## start Quoted text
Although not particularly meaning to think about it, I accidentally began thinking about XHTML 2.0. This wasn’t tremendously desirable, as when I think about things I like to draw some sort of conclusion, and with XHTML 2.0 being so young (unfinished) and controversial, I was afraid of not being able to reach one. However, I had started thinking by this point so it was all somewhat irrelevant.

The big fuss about XHTML 2.0 is that although it is semantically rich and altogether more up-to-date architecturally, it fails to maintain an acceptable level of backwards compatibility with current version of XHTML and HTML and also the user agents in common use. Add its additional complexity (well, it’s hardly complex but it’s a fair bit more complex than simple HTML) and it becomes more difficult to use as well as consume. But …

Isn’t this just XML we’re talking about? XHTML 2.0 is just an application of simple XML, just as XHTML 1.0 was before it. The difference is that unlike its predecessor, XHTML 2.0 doesn’t try to match HTML 4.01 tag-for-tag. But, it’s just XML. It’s a language for marking up a web page in a meaningful (meaning-full) way. No one says that’s what has to be consumed by older user agents do they? Has the whole world lost its head and forgotten XSLT?
## end Quoted text
## start Information provided
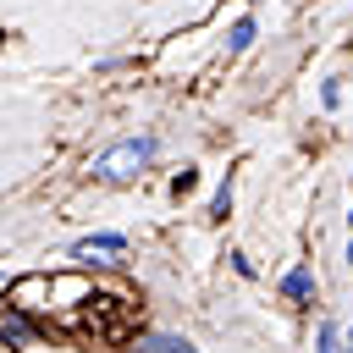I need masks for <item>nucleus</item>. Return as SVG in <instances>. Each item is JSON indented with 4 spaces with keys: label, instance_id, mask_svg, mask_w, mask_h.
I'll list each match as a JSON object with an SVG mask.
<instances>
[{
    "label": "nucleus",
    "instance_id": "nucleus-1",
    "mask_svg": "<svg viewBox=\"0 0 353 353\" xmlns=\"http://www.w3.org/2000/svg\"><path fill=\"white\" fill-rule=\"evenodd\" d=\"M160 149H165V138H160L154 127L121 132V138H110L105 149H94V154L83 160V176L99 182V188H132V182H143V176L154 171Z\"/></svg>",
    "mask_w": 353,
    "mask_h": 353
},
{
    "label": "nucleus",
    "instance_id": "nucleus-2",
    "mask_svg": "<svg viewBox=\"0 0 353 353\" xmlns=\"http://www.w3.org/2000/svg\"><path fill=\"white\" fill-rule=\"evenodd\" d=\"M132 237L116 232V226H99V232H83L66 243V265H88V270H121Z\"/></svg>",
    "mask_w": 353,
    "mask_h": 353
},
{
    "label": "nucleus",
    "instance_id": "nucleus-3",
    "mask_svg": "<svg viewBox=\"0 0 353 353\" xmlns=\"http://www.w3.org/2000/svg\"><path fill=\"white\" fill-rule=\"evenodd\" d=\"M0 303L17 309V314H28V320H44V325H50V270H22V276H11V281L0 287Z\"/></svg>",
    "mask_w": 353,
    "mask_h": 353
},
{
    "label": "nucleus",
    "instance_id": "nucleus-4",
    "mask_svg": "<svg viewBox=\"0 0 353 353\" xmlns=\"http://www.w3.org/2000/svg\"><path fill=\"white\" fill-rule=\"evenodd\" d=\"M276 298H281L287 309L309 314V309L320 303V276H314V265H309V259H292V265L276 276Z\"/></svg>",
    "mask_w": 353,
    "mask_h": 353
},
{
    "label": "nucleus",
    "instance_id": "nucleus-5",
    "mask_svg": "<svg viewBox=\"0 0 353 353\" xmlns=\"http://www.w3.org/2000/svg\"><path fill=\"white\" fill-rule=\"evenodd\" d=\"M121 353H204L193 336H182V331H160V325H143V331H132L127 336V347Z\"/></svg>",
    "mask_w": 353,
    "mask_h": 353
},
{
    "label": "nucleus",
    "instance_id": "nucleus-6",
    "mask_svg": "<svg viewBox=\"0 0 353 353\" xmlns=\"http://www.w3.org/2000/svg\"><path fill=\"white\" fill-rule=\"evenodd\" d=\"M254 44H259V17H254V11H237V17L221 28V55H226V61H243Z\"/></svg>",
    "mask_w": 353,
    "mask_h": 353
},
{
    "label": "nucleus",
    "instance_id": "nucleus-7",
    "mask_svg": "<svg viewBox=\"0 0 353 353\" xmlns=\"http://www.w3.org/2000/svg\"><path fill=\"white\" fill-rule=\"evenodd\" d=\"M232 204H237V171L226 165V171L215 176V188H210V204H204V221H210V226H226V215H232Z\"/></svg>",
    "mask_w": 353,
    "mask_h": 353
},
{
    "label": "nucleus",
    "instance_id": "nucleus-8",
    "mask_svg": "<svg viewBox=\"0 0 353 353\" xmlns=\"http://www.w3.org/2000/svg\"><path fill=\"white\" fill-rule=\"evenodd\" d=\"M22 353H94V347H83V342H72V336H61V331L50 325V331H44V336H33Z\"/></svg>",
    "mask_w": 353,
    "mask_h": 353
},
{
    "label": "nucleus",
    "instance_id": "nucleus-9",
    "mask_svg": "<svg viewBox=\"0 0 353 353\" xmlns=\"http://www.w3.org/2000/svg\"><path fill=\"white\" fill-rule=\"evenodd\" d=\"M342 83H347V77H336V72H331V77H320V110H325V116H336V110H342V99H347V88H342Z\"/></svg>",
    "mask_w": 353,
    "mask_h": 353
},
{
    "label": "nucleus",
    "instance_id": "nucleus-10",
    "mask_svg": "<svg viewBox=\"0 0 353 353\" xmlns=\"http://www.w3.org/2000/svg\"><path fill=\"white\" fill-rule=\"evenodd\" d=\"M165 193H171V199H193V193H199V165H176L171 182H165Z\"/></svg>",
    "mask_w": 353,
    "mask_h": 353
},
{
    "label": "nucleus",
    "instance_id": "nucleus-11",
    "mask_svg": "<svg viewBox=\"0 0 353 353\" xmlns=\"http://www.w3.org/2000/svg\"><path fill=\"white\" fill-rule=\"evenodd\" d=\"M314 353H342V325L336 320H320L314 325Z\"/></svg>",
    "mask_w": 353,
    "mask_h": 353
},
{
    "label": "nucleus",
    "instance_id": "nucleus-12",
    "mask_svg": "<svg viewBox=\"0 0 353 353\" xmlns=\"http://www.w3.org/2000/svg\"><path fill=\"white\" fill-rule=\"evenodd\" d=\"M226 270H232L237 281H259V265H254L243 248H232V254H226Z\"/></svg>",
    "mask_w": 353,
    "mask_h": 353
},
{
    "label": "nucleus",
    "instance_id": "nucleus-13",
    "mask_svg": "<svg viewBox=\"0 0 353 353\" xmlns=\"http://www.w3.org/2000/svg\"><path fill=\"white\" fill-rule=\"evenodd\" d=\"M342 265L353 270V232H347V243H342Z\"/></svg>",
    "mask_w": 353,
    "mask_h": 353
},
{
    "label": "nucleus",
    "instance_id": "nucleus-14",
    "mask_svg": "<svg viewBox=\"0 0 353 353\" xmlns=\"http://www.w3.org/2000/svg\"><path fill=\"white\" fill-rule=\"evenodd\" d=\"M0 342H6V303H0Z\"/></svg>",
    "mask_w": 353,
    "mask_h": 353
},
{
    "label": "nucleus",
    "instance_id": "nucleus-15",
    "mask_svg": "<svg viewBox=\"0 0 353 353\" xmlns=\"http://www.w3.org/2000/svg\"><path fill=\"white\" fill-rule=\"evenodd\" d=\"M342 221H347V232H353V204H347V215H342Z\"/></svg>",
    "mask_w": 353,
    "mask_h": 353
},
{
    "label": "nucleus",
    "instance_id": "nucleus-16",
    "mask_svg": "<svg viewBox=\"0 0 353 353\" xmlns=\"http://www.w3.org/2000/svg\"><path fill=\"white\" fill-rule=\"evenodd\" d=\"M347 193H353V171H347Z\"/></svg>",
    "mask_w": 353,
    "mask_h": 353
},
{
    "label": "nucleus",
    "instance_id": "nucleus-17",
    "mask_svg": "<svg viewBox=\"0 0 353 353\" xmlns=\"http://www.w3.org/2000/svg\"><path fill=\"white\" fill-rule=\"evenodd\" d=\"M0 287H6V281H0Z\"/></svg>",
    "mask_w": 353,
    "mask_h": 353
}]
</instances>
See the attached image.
## end Information provided
Required task A: In the text on XHTML 2.0, what is said to be the big fuss about it?
Required task B: Write the next few paragraphs of the piece about XHTML 2.0, picking up right after its last sentence.

Output A: Though it is semantically rich and architecturally more up to date, it fails to keep an acceptable level of backwards compatibility with current XHTML, HTML and the user agents in common use.

Output B:
The important thing about XHTML 2.0 is that it enables a developer to mark up content for what it is. It’s this document that can be consumed by smart semantically-aware search engines. As for browsers, if they don’t understand XHTML 2.0 natively then I don’t give a stuff. Transform the document with XSLT to XHTML 1.0 and serve them that instead – programmatically. Those user agents that don’t understand XHTML 2.0 can’t make use of the extra information anyway, so transform to 1.0 and let them deal.
It’s not like you’d even need to write the XSLT yourself – once an XHTML 2.0 to XHTML 1.0 stylesheet has been written then it’s written – snag it, use it. You don’t even need to know what XSLT does. Surely it really is that simple? That’s what we have this technology for.

So, write once in XHTML 2.0. Serve twice – once in raw format for UAs than understand XHTML 2.0, once with a standard XSL stylesheet attached to transform into XHTML 1.0 at the server. Sounds like a good solution to me.

As I said, I didn’t mean to start thinking about it.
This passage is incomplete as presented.